With 2-Row Hierarchical Headers

# Parent row: "Info\t\tMetrics\t"
# Child row:  "Name\tID\tScore\tRank"
tsv = "Info\t\tMetrics\t\nName\tID\tScore\tRank\nAlice\t001\t95\t1"
table = parse_excel(tsv, ExcelParsingSchema(header_rows=2))
# Headers: ["Info - Name", "Info - ID", "Metrics - Score", "Metrics - Rank"]

Excel (.xlsx) → Markdown (with openpyxl)

If you have openpyxl installed, you can pass Worksheets directly.

# pip install openpyxl  # User-managed dependency
import openpyxl
from md_spreadsheet_parser import parse_excel, ExcelParsingSchema

wb = openpyxl.load_workbook("report.xlsx", data_only=True)
ws = wb["SalesData"]  # Select sheet by name

table = parse_excel(ws, ExcelParsingSchema(header_rows=2))
print(table.to_markdown())

5. Pandas Integration

This library acts as a bridge between Markdown and Data Science tools.

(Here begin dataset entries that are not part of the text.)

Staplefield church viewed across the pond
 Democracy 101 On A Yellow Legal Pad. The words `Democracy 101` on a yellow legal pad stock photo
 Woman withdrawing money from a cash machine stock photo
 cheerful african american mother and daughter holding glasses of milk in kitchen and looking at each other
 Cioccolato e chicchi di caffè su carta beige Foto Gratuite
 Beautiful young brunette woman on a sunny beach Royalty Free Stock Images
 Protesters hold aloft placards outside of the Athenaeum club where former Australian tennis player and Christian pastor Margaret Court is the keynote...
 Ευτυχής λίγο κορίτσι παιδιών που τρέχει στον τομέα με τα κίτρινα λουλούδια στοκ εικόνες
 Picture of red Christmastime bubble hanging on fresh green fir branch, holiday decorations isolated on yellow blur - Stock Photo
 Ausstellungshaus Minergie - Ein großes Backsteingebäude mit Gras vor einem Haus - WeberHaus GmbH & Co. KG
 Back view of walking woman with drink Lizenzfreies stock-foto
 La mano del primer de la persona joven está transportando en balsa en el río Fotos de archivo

Markdown -> Pandas DataFrame

Convert parsed tables directly to a list of dictionaries, which Pandas can ingest.

import pandas as pd
from md_spreadsheet_parser import scan_tables_from_file

tables = scan_tables_from_file("data.md")
df = pd.DataFrame(tables[0].to_models(dict))

print(df)
#   ID   Name
# 0  1  Alice
# 1  2    Bob

Pandas DataFrame -> Markdown

Convert a Pandas DataFrame into a Table object to generate Markdown.

import pandas as pd
from md_spreadsheet_parser import Table

# 1. Setup your DataFrame
df = pd.DataFrame({
    "ID": [1, 2],
    "Name": ["Alice", "Bob"]
})

# 2. Convert to Table
# Ensure all data is stringified for the parser
headers = df.columns.tolist()
rows = df.astype(str).values.tolist()

table = Table(headers=headers, rows=rows)

# 3. Generate Markdown
print(table.to_markdown())
# | ID | Name |
# | --- | --- |
# | 1 | Alice |
# | 2 | Bob |

6. Programmatic Editing (Excel-like)

You can load a table, modify values based on logic (e.g., formulas), and save it back.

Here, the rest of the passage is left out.